** BEGIN MATERIAL **

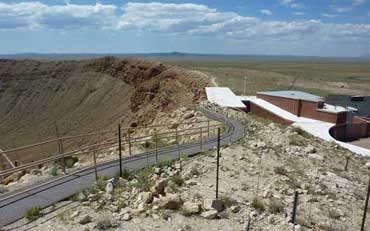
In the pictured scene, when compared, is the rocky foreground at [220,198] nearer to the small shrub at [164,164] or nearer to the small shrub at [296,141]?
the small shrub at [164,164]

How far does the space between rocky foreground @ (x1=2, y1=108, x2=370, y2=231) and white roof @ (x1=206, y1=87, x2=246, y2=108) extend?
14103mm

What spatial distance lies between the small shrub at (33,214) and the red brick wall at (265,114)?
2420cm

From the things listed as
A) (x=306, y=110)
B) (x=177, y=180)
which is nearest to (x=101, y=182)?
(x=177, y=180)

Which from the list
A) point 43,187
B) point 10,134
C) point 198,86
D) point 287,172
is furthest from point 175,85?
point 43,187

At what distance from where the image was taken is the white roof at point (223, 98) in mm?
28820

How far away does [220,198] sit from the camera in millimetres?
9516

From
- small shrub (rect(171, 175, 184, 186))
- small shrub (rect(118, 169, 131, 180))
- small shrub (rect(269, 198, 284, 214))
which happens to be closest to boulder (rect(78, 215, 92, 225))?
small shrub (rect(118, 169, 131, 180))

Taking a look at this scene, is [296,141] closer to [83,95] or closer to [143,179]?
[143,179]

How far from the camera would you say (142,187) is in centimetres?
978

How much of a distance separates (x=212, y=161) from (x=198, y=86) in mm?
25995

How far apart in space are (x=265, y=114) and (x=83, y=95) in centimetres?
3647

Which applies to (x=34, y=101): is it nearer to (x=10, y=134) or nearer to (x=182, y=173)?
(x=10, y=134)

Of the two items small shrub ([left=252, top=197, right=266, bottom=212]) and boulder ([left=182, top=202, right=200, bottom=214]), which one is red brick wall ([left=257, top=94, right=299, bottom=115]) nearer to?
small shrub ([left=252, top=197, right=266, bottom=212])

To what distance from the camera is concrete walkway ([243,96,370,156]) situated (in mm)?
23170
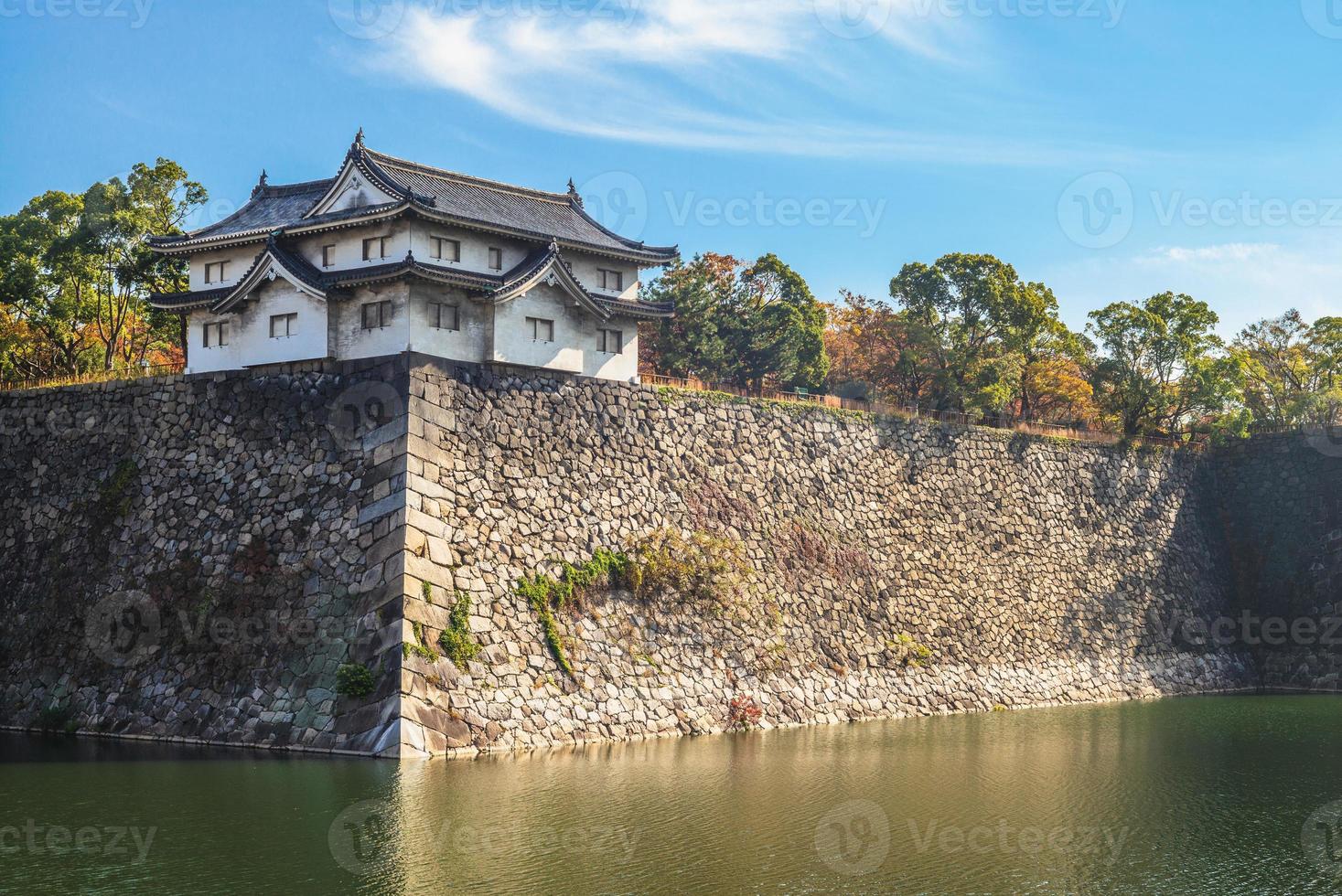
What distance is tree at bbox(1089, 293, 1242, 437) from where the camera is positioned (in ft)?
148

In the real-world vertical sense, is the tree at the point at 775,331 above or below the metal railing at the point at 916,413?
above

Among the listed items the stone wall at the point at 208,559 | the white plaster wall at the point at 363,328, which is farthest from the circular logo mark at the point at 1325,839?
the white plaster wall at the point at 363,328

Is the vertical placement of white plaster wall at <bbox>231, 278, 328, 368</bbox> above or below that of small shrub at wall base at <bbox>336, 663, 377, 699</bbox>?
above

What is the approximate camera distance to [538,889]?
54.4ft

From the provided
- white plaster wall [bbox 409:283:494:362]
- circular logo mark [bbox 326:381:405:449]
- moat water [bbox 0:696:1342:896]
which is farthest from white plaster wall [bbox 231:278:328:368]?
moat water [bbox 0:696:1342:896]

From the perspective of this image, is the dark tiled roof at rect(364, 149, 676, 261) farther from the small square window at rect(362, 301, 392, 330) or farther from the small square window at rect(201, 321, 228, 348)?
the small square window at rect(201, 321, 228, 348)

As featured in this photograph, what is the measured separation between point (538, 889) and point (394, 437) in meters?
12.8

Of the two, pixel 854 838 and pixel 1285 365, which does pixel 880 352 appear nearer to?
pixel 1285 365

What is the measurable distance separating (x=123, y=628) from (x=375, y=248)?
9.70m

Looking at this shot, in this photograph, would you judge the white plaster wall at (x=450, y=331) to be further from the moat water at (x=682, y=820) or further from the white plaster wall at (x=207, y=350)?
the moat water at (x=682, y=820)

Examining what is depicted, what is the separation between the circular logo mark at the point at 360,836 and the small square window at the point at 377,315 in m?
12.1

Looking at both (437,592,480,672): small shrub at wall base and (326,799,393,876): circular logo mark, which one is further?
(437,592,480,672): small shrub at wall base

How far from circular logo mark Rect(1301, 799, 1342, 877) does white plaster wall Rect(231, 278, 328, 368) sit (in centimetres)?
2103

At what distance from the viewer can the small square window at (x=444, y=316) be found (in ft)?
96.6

** END MATERIAL **
** BEGIN MATERIAL **

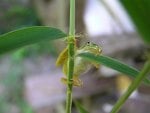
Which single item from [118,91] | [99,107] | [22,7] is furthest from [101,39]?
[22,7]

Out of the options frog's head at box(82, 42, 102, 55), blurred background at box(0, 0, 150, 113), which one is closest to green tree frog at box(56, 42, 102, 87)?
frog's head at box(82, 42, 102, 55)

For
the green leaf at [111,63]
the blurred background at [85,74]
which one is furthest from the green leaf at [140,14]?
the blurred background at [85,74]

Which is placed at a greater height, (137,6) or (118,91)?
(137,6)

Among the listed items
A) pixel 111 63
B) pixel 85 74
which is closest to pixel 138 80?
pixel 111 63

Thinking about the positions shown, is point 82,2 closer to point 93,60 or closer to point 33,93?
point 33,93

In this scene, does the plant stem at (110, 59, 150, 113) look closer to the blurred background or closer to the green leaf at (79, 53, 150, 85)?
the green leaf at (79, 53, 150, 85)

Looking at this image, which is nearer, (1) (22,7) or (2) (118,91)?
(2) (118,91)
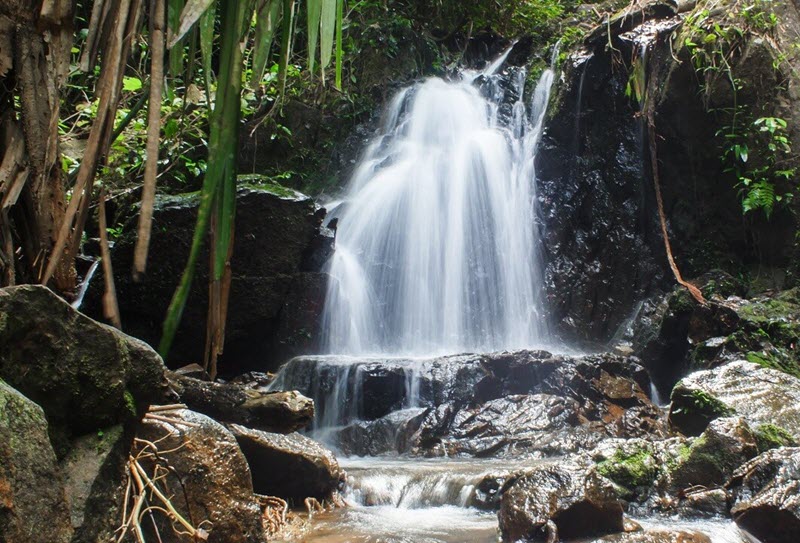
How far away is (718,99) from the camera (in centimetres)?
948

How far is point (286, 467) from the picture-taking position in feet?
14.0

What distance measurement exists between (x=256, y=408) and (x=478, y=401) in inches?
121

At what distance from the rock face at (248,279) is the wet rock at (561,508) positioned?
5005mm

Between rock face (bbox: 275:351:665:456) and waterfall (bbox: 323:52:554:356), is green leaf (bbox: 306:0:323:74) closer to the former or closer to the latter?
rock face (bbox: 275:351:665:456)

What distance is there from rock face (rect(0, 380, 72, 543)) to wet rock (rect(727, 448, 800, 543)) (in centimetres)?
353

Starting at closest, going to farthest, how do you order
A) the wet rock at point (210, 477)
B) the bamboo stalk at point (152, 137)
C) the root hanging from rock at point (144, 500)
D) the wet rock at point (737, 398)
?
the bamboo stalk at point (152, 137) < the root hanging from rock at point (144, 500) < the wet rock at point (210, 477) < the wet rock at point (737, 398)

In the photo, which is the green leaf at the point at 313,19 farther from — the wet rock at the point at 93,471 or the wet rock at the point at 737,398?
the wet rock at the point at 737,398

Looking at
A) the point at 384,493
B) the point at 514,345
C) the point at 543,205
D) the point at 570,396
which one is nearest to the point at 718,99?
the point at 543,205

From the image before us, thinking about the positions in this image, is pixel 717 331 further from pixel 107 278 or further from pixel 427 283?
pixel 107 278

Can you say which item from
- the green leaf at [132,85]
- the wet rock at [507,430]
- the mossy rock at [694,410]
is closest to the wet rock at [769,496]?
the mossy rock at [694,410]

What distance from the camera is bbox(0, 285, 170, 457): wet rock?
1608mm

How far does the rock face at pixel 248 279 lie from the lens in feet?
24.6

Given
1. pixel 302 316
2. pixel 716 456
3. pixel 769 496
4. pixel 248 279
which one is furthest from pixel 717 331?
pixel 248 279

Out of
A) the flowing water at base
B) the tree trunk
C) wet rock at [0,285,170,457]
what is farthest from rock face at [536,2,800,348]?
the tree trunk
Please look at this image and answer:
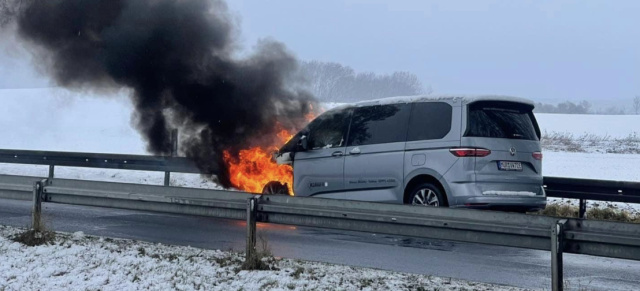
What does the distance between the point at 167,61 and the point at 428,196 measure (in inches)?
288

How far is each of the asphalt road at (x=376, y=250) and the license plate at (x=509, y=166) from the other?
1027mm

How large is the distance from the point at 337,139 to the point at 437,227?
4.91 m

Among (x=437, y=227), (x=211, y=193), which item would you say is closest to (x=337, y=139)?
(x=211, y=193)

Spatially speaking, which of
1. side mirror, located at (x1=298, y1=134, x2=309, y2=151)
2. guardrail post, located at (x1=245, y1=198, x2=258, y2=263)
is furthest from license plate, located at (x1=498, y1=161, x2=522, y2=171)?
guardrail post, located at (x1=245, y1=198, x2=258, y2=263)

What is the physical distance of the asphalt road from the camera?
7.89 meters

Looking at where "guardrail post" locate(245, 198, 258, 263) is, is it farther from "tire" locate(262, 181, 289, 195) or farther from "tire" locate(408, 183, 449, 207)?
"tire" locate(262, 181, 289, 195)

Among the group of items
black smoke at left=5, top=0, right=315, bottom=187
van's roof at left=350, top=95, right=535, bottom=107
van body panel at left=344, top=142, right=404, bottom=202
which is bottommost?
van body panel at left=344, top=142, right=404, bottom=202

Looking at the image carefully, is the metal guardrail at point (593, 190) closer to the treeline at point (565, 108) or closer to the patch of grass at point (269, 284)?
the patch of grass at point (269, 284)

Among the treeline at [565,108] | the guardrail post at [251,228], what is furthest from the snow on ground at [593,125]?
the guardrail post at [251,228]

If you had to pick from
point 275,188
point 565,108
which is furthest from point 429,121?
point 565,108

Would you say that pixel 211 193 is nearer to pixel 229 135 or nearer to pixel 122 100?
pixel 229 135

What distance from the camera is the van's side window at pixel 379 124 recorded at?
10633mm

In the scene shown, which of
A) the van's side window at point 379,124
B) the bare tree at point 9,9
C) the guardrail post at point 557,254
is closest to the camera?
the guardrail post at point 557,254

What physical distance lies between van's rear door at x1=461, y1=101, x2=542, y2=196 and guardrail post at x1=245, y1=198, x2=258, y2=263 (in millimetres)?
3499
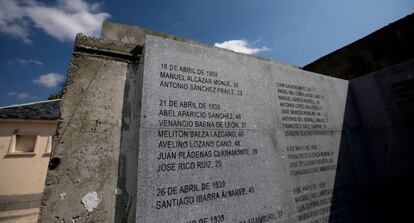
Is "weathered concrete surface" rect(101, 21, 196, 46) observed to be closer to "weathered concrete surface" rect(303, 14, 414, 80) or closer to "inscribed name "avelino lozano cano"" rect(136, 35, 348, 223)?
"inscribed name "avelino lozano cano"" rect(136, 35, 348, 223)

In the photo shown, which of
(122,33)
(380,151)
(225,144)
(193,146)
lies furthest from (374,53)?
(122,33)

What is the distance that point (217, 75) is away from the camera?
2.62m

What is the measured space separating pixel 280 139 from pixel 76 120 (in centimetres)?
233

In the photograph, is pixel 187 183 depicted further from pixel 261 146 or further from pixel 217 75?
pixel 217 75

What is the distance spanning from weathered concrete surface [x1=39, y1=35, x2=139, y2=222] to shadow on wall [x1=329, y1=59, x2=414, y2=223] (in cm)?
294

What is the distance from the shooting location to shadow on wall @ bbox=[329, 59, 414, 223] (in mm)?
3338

** END MATERIAL **

_DO THIS:_ Please locate each line in the records that contains the string "meters", matching case exactly, and copy those lines out in full.

_EXERCISE RESULT:_
As featured in this photograph, what is the measured separation between point (538, 889) and point (394, 437) in meters?
7.89 meters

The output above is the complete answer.